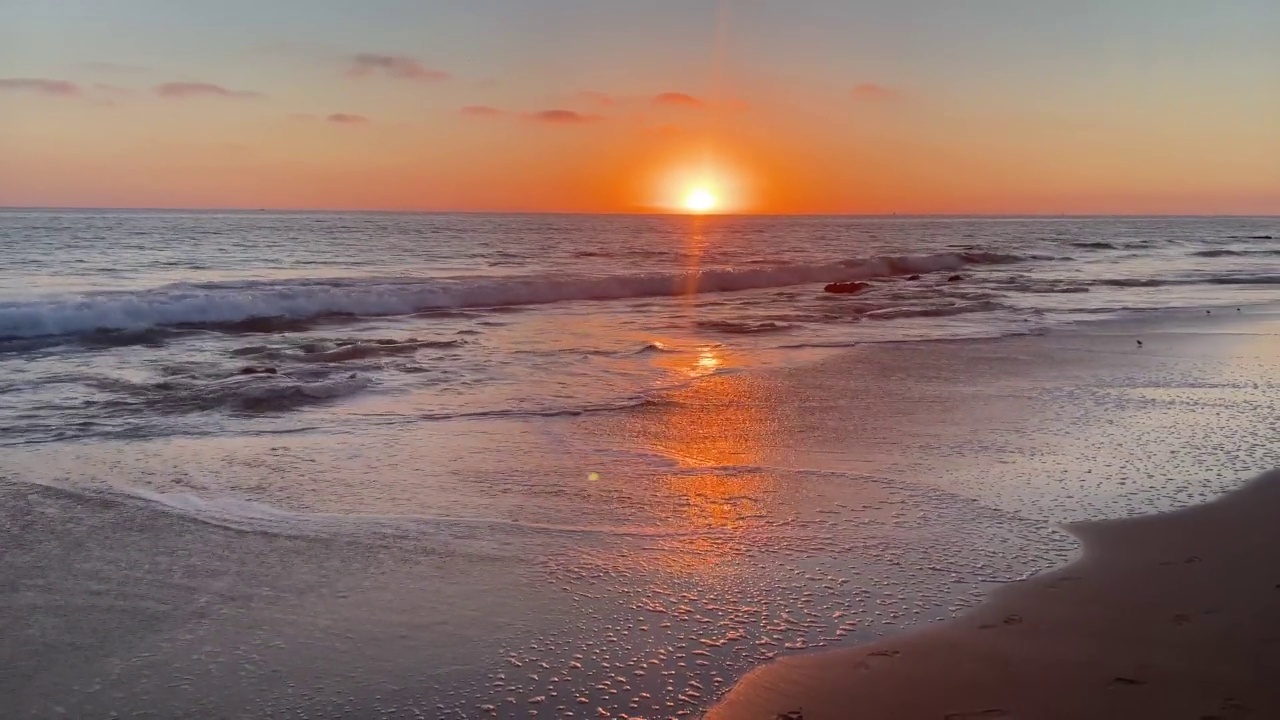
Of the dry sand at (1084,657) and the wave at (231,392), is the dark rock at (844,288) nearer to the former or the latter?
the wave at (231,392)

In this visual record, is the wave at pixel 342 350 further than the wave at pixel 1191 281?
No

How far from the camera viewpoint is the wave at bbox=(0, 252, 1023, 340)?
1563 centimetres

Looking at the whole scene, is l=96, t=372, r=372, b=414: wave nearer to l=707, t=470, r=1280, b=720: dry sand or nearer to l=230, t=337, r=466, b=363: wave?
l=230, t=337, r=466, b=363: wave

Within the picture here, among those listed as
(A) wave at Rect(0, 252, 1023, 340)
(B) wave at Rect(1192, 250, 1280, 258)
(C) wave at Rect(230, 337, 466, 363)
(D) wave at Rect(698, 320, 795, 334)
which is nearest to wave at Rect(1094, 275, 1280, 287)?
(A) wave at Rect(0, 252, 1023, 340)

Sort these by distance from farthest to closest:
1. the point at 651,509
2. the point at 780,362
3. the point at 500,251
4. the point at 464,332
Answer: the point at 500,251 → the point at 464,332 → the point at 780,362 → the point at 651,509

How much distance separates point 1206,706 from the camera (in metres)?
3.25

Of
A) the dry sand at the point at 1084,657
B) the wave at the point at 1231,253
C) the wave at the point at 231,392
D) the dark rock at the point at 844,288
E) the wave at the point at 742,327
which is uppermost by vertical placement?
the wave at the point at 1231,253

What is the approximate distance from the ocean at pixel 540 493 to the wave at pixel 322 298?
667 millimetres

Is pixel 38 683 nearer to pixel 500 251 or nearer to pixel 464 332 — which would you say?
pixel 464 332

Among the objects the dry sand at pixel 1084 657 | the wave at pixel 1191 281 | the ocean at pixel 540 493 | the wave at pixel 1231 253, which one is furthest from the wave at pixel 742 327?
the wave at pixel 1231 253

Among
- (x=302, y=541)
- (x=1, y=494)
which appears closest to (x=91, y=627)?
(x=302, y=541)

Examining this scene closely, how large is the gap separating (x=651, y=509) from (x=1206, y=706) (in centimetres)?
297

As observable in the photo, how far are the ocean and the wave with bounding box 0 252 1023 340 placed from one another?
667 millimetres

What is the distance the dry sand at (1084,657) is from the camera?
128 inches
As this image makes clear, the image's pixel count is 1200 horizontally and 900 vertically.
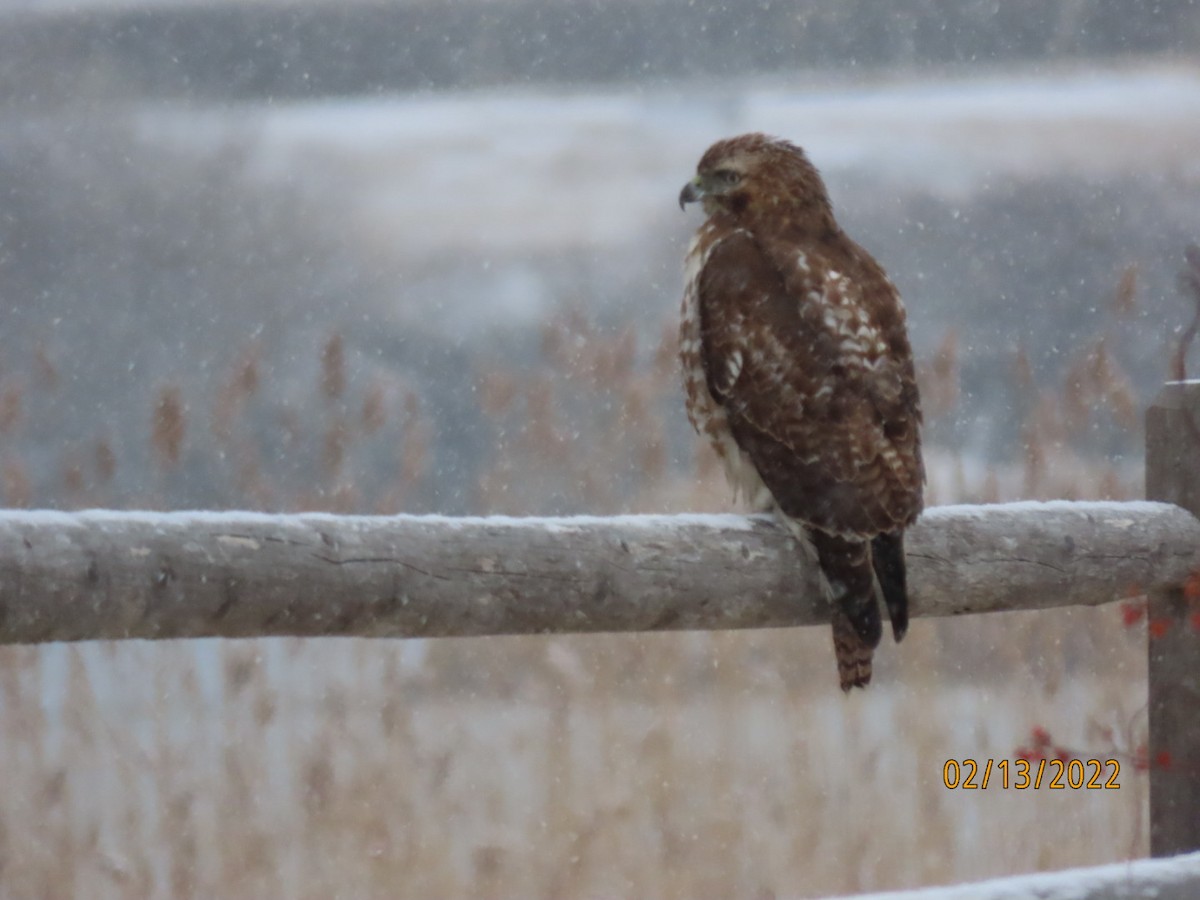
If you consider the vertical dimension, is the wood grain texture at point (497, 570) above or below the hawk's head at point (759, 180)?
below

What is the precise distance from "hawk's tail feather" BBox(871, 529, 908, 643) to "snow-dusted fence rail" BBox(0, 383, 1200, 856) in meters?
0.04

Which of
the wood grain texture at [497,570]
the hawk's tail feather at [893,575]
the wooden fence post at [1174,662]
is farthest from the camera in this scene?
the wooden fence post at [1174,662]

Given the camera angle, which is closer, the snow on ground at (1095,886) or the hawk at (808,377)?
the snow on ground at (1095,886)

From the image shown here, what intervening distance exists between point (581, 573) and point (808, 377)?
0.69m

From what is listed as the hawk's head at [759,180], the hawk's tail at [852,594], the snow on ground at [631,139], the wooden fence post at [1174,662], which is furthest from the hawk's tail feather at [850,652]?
the snow on ground at [631,139]

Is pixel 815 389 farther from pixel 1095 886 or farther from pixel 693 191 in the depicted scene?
pixel 1095 886

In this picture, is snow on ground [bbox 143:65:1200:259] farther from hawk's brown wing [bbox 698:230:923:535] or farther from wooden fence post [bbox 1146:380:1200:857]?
wooden fence post [bbox 1146:380:1200:857]

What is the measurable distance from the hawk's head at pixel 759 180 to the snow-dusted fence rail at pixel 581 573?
2.28 ft

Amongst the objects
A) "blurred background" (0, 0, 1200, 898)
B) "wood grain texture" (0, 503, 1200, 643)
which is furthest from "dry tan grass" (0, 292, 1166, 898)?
"wood grain texture" (0, 503, 1200, 643)

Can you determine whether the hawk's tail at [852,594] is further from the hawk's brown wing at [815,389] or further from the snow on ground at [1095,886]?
the snow on ground at [1095,886]

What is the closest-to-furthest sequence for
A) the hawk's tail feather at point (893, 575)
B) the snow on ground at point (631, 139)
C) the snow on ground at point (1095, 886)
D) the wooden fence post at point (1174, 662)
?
the snow on ground at point (1095, 886)
the hawk's tail feather at point (893, 575)
the wooden fence post at point (1174, 662)
the snow on ground at point (631, 139)

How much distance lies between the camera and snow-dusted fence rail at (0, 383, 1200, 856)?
1.52 meters

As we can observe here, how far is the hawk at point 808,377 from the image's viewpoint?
7.10ft

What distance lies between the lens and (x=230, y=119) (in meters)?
6.42
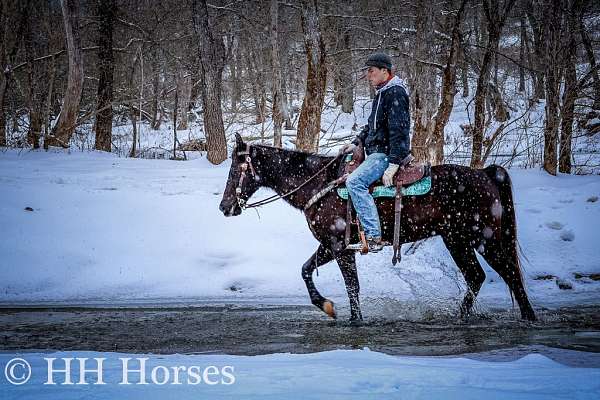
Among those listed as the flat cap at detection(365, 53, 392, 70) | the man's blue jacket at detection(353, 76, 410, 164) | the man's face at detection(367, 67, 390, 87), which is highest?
the flat cap at detection(365, 53, 392, 70)

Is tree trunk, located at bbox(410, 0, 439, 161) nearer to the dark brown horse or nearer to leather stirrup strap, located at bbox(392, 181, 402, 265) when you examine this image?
the dark brown horse

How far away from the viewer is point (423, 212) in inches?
278

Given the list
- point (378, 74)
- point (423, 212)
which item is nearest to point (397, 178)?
point (423, 212)

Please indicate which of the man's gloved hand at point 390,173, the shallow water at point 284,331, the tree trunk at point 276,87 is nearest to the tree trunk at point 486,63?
the tree trunk at point 276,87

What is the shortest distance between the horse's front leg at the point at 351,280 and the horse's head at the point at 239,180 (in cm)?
146

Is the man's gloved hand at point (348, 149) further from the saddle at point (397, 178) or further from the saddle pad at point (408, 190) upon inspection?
the saddle pad at point (408, 190)

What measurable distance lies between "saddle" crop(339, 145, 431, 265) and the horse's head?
1241 mm

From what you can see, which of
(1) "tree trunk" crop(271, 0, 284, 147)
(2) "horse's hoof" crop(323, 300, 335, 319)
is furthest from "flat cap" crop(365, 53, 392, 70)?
(1) "tree trunk" crop(271, 0, 284, 147)

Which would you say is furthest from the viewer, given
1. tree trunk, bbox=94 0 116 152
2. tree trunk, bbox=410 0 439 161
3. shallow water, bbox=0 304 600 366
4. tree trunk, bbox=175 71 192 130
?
tree trunk, bbox=175 71 192 130

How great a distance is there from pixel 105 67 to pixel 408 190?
16.3 meters

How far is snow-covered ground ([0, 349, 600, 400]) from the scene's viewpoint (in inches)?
129

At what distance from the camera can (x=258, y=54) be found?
3266 cm

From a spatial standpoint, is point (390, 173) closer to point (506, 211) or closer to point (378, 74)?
point (378, 74)

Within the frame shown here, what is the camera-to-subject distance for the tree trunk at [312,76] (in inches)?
531
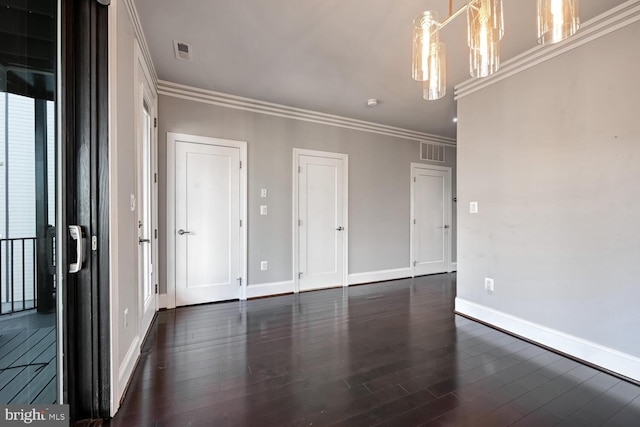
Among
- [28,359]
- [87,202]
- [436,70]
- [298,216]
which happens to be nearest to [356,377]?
[28,359]

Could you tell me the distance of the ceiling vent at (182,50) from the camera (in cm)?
234

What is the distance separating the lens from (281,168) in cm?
373

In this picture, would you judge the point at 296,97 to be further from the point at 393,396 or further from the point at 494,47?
the point at 393,396

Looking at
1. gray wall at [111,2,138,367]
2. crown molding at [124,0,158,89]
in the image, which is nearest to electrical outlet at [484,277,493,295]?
gray wall at [111,2,138,367]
—————
Repeat, word for word, every line from the line that contains "Could you tell" to the end of the entries; include both of those lines and no others.

Could you tell me the distance of the ceiling vent at (182,50) from the camera (in cm)?
234

What is the distance separating the lens from (281,168) in cm?
373

In this picture, would you judge the point at 296,97 to be further from the point at 393,396 or further from the point at 494,47?
the point at 393,396

Looking at
1. gray wall at [111,2,138,367]
2. crown molding at [124,0,158,89]
in the image, which is nearest to electrical outlet at [484,277,493,295]?
gray wall at [111,2,138,367]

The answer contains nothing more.